The next day, Ashley invites Spencer to her new hotspot, Ego, to party. Spencer agrees, but takes Carmen along. Angry, Ashley insults Carmen, calling her Spencer's community service project (she is not aware that they were dating). Spencer, angry, leaves with Carmen. They go to Chelsea's studio, where Spencer tells Carmen that she and Ashley had dated. Carmen gets angry, calling Ashley a "stuck-up, phony, white trash bitch" and saying that Spencer still loves her. Spencer tries to calm her down, but Carmen pushes her into a wall. Spencer tells her to leave, hurt and crying.

Spencer ends it with Carmen, and Carmen moves to San Diego.

Spencer makes plans to go to the LGBT festival, and wants her mom to go with her. But due to her mom's work schedule, they start fighting again about Paula's homophobia. Spencer instead goes to the festival with her dad. Later, Ashley stops by and convinces Paula to go. Spencer is thrilled, and thanks her mom for being part of "one of the greatest days of my life". Paula replies, "It was one of mine too." That night, Spencer calls Ashley and thanks her for bringing Paula. She tells Ashley to open her door, and when Ashley does, Spencer is standing right there. After revealing her naked body, they kiss, make love, and when they wake up the next day Ashley asks if Spencer is going to dump her again. She says no and rushes off to school because she is 5 hours late.

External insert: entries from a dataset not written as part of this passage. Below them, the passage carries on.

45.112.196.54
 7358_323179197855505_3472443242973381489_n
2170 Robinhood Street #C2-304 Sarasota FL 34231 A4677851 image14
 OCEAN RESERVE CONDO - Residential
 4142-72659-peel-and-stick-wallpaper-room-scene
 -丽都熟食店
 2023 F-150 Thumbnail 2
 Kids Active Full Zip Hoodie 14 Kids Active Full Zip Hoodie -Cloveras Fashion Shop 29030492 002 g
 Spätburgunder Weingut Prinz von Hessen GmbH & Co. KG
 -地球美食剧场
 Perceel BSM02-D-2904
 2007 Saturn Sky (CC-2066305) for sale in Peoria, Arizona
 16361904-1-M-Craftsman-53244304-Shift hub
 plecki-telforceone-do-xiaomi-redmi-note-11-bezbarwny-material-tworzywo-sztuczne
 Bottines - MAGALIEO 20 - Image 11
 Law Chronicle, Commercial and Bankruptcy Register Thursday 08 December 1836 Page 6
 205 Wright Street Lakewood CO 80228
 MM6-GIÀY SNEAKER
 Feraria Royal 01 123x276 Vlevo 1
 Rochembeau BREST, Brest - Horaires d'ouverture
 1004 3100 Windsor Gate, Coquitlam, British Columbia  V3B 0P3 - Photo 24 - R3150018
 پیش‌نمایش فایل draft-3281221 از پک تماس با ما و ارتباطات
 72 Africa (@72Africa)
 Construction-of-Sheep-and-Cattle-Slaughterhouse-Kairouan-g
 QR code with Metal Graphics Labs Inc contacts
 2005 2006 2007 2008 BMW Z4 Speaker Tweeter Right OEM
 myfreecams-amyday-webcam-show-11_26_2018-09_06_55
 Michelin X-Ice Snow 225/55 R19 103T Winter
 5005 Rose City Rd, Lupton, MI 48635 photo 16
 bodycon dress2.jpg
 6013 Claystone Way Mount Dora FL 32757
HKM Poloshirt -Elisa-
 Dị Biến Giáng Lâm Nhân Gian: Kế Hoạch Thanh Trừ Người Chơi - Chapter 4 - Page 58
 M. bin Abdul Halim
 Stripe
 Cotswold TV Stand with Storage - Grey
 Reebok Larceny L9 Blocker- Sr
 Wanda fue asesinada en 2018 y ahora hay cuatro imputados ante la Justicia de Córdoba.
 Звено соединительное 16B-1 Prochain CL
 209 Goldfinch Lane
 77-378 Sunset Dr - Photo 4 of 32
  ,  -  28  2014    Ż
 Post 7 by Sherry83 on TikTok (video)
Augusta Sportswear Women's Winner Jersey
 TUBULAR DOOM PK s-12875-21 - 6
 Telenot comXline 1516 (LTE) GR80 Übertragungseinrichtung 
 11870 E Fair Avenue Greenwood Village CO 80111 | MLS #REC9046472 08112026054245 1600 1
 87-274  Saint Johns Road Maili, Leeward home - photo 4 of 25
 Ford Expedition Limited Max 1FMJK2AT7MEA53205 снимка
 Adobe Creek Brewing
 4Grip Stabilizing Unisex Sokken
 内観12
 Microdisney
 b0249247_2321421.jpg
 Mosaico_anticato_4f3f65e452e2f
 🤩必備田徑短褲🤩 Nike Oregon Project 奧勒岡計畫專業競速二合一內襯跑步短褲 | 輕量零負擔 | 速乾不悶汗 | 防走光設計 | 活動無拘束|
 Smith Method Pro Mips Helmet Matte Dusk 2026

Spencer decides to come out to her grandmother on her 18th birthday. When her grandmother visits and is told by Spencer that she is gay, she is not happy, and decides to go home early. Showing signs of acceptance of her daughter's sexuality Paula stands up for Spencer and accuses her mother of being a bigot.

In the final episode, Spencer has to make a choice to go to a college away from Ashley or go to a college near. In the end, she goes to UCLA and moves in a loft with Ashley.

In the 'Five Years Later' Webpisode, five years after the last episode, Spencer & Ashley are married, and Ashley is heavily pregnant as Spencer donated her eggs while Aiden donated his sperm. Ashley finally decides to name their child Clay after Spencer's deceased brother which makes her happy.